プロセスマイニングとデータマイニングやBPM(Business Process Management)との関係は
プロセスマイニングと聞いたとき、データマイニングやBPM(Business Process Management)との違いが分かりにくいかもしれない。
Q. それはデータマイニングで代用できませんか? →Ans. プロセス分析に特化したイベントデータ分析が必要です
プロセスマイニングは「データマイニング」の一部といわれることもある。
だが、データマイニングではプロセスを逐次記録したイベントデータを分析することはほとんどない(ので、データマイニングツールはこうした分析を得意とはしない)。一方、プロセスマイニングツールはデータマイニングでよく使われる分析手法である「決定木分析」や「クラスタ分析」などの手法は組み込まれていない。プロセスマイニングとデータマイニングは基本的には異なるアプローチといえる。
ただしプロセスマイニングでデータを深掘りする場合には決定木分析やクラスター分析を活用したデータマイニングを行う場合がある。また、AI(人工知能)、機械学習、特にディープラーニングは、プロセスマイニングにおいては「予測分析」において採用されることも増えている。
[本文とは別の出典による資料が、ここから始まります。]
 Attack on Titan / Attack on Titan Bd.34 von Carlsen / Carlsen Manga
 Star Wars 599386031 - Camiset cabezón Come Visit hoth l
Q. それはBPMとどう違うのですか? →Ans. 事実を基にしたas is processを導き出し、BPMを自動化できます
BPM(Business Process Management)では、業務プロセスを分析し、設計(モデリング)し、実行、監視し、改善するというPDCAをBPMツールの支援を受けて行うことが一般的だ。
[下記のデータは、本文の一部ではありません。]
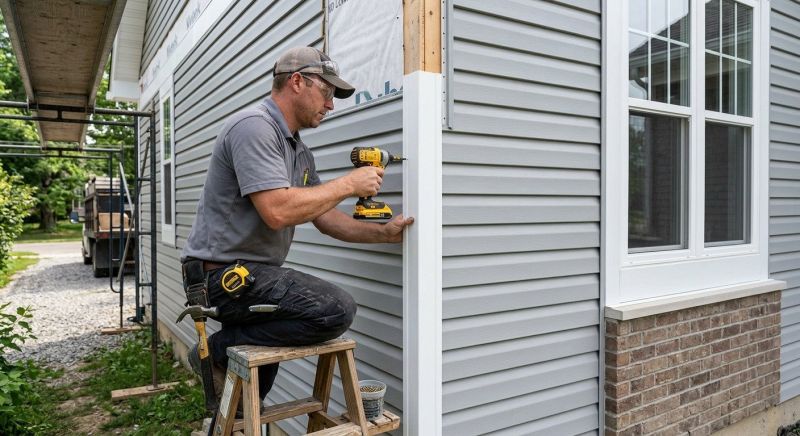 House Trim Installation in Conroe, TX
プロセスマイニングは、現状の業務プロセス(as is process)を可視化=プロセスを発見するのでBPMを支援する側面を持つ。
例えばプロセス設計を行う時、プロセスマイニングツールであれば、現状で優れたプロセスを発見できた場合に理想プロセス(to be process)として「BPMNモデル」を出力する機能がある。
これをBPMだけで運用する場合、現場ヒアリングや観察などに基づく業務プロセス分析を行い、理想プロセスの設計も基本的には手作業だ。プロセスマイニングツールを援用すれば、事実に基づく分析を自動で行えるようになる。
この他、プロセス実行および監視の段階では、理想プロセスから逸脱した手順が行われた場合、リアルタイムでアラートを出す機能を備えるプロセスマイニングツールもあり、BPMの運用を支援できる。さらにBPMにおける「改善」に対しても、プロセスマイニングはイベントデータに基づく客観的で厳密な効果検証を行う部分を補完する。
以上をまとめると、プロセスマイニングは、データの深掘り分析のためにデータマイニングのテクニックも活用しつつ、BPMに対して優れた分析および監視環境を提供する関係にあるといえるだろう。